Tes lunettes sans ton regard de Joanne Morency complète le cycle qui relate la mort de sa mère. Dans Le corps inachevé (Triptyque, 2012), alors que sa mère perdait ses moyens et qu’elle l’accompagnait dans ses derniers mois, l’auteure replongeait dans ses souvenirs de jeunesse. Tes lunettes épouse la forme du journal, liant prose poétique et haïkus, comme le veut la tradition du haïbun, forme qu’elle avait utilisée dans Mon visage dans la mer (David, 2011).
Le recueil se divise en trois parties, comme autant d’étapes dans le cheminement de l’auteure. « Le monde en suspens » relate les derniers mois de sa mère. L’auteure décide alors de sous-louer un appartement à Sherbrooke pour l’accompagner et supporter son père. « Tes lunettes sans ton regard » porte sur le deuil alors que Morency est toujours à Sherbrooke et qu’il lui faut effectuer les démarches légales tout en assumant le deuil. « Une simple clarté » marque le retour en Gaspésie et la vie qui reprend ses droits : la douleur du deuil se transforme en souvenance.
La simplicité de la forme, l’insertion de haïkus permettent à l’auteure d’exprimer ses sentiments.
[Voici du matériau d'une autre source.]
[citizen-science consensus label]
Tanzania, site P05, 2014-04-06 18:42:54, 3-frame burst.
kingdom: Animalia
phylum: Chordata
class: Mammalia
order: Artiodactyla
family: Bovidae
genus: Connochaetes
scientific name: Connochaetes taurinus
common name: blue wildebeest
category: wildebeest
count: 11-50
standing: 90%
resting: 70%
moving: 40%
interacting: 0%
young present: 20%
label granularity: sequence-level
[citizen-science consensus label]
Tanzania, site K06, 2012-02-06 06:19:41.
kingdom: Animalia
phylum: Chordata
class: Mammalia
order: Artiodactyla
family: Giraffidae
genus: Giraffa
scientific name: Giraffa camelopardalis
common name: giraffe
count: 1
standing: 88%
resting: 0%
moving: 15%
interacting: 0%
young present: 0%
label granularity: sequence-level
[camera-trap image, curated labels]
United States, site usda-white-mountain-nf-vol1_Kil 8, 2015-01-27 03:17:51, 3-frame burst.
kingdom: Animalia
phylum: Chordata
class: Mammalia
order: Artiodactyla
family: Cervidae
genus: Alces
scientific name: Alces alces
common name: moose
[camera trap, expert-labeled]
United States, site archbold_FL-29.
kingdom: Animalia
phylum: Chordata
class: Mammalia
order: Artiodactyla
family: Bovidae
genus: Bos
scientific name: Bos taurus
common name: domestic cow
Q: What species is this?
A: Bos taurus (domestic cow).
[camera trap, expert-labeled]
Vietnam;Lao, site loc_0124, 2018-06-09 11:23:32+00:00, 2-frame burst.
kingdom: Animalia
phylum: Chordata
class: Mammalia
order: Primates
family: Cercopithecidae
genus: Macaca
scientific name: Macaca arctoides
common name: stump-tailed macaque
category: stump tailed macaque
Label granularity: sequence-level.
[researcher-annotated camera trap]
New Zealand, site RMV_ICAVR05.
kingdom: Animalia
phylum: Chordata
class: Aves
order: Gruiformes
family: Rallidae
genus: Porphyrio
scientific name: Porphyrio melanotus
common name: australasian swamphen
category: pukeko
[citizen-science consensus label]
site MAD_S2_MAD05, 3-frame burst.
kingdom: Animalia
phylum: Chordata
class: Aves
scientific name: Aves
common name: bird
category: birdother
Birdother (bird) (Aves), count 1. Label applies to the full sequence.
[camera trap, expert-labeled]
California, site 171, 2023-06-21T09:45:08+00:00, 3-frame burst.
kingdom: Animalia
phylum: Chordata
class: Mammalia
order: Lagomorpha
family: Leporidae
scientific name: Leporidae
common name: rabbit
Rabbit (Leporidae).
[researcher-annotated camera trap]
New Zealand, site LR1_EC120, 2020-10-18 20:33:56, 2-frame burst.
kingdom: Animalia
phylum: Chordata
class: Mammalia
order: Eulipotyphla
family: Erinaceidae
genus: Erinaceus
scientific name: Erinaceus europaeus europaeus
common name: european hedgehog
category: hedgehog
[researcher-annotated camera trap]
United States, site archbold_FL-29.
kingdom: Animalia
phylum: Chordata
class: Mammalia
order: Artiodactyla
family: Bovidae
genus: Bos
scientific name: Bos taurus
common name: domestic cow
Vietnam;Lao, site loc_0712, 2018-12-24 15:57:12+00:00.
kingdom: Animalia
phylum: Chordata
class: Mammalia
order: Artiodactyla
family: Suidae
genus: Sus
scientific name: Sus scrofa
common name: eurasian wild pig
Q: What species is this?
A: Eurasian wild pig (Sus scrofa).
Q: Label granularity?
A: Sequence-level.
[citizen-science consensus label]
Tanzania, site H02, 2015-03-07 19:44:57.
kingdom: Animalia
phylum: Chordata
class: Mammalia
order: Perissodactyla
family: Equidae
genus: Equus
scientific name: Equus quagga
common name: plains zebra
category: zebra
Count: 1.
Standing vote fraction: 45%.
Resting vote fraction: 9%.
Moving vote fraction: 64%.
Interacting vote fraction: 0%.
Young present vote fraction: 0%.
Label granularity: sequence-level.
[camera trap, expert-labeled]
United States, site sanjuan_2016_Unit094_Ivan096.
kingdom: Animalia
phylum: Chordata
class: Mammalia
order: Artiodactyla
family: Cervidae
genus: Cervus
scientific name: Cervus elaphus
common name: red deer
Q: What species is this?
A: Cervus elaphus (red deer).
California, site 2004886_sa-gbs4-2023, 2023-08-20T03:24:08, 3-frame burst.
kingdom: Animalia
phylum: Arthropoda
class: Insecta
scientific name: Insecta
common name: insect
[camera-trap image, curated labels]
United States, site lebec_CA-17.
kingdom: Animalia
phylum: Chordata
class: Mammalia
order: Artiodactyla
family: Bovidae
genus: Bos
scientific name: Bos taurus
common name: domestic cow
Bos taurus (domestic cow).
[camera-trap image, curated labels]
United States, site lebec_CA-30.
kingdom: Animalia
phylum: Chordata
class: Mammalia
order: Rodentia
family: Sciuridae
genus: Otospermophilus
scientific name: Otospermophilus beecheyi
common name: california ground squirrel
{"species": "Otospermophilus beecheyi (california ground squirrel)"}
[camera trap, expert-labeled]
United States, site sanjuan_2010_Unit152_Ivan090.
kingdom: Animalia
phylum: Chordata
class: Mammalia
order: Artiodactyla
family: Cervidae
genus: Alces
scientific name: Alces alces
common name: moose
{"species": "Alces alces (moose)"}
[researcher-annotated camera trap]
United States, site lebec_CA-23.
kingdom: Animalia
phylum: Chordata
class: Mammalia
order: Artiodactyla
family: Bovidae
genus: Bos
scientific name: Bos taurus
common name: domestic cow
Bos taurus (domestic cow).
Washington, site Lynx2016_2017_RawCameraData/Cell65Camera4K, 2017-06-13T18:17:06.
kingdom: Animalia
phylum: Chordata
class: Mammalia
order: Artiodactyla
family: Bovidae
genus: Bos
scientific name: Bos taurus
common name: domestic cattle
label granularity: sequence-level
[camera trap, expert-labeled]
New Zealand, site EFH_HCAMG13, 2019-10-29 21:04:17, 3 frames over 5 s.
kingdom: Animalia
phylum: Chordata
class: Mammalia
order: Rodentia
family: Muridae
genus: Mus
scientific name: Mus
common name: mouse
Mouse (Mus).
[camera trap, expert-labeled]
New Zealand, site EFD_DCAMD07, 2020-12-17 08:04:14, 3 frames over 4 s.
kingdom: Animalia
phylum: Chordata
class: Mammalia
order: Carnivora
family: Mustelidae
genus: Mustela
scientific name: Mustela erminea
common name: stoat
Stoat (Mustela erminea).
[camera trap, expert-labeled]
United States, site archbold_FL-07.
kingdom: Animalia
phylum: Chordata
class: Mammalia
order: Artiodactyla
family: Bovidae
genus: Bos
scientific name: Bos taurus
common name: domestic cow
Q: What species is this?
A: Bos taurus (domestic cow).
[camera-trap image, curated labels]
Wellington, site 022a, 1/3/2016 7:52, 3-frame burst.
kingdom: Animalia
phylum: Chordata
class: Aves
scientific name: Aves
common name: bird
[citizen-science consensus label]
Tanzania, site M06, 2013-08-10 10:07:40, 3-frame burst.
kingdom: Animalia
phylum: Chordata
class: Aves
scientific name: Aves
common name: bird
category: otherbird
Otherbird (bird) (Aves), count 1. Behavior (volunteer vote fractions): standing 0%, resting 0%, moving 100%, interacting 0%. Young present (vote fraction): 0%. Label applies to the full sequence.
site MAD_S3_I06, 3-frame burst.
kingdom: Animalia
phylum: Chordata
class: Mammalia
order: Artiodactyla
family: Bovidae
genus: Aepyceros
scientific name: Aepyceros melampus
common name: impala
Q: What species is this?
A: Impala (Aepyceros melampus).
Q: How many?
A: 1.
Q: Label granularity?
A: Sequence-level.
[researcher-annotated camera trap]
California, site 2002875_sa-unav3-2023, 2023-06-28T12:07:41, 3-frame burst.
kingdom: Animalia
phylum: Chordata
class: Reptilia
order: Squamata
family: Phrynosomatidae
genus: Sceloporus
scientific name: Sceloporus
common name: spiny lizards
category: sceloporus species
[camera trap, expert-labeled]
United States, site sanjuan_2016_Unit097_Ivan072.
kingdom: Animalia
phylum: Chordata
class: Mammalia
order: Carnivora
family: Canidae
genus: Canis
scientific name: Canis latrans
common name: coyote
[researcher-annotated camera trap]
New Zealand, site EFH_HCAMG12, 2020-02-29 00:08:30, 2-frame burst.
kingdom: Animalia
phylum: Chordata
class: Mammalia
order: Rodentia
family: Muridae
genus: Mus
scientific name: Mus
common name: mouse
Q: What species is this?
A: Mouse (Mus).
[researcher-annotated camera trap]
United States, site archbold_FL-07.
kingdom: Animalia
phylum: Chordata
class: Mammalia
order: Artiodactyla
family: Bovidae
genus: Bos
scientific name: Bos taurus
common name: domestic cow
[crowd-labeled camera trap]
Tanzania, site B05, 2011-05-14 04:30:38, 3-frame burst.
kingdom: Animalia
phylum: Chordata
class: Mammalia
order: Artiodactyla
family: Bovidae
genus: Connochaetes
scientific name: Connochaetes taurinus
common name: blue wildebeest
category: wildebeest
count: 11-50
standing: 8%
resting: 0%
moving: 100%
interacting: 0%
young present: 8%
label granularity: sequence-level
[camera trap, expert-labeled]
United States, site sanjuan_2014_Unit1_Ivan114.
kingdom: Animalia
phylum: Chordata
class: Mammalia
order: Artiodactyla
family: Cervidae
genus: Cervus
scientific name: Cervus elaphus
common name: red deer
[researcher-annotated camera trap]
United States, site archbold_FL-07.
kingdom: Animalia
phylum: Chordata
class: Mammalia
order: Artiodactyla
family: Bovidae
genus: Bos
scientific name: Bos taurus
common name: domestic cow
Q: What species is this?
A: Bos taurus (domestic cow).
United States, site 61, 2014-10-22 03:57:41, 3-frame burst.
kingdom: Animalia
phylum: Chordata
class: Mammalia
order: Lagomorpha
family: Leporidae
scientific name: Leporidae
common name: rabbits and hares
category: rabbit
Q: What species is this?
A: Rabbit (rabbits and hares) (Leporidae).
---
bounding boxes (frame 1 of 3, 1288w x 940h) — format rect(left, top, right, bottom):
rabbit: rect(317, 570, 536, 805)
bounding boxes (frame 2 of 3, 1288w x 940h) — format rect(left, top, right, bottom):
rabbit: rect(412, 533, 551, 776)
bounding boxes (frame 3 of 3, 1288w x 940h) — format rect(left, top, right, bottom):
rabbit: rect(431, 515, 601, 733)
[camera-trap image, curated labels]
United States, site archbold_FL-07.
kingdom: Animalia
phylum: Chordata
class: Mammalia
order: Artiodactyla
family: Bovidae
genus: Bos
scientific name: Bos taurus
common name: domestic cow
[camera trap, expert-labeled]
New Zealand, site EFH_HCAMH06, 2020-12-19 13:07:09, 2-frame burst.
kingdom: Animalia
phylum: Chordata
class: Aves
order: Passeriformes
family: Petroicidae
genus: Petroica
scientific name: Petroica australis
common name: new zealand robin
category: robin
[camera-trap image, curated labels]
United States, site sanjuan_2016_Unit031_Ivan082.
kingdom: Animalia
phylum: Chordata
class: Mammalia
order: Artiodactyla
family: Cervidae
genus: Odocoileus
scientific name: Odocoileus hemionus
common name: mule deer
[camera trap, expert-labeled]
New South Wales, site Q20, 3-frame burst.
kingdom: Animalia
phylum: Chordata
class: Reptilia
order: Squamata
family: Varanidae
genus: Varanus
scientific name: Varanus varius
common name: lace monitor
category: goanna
Elle se raconte en faisait le récit de la vie de sa mère et de sa famille. D’abord le constat que sa mère est « de moins en moins présente enfouie sous [ses] paupières » tandis qu’elle « découvre la véritable absence du temps ». Morency ne précise pas de quelle maladie sa mère est atteinte : ce n’est pas une analyse clinique, mais un témoignage sur la perte de celle qui est « ce corps d’où je viens ». Le lien mère-fille est au cœur du récit. Il y a là quelque chose qui dépasse l’auteure et qu’elle cherche à définir, en particulier dans la deuxième partie.
« Sur la commode / tes lunettes / sans ton regard. » Il ne reste plus que les objets dans la maison : « Je ne sais pas comment me défaire de tes biens. Comment retenir ton parfum. Comment me départir de toi ». Faire son deuil. Parallèlement, elle apprend que son vieux chat est mort, comme un écho au décès de sa mère. Lentement, elle apprivoise la mort : « Moins tu apparais et plus j’émerge ». Cette partie (ce texte a obtenu le Prix du récit Radio-Canada) est empreinte d’une tendresse, d’une délicate expression de la douleur, du manque, tout en étant lumineuse : la vie émergera de la mort.
Dans la troisième partie, elle écrit : « [M]e retrouver chez moi sans te savoir là-bas ». Un chaton succède au vieux matou ; il lui faut « finir d’arriver ». « Là-bas » son père apprend à vivre seul et à cuisiner (« deuxième coup de fil / combien de temps la cuisson / du jambon ? »). Ici, c’est l’été : « Mes chaussures neuves, la frimousse du minou, ta plante qui fleurit ». La vie. Et le souvenir : « Tu existes. Toujours ». Un beau et touchant recueil.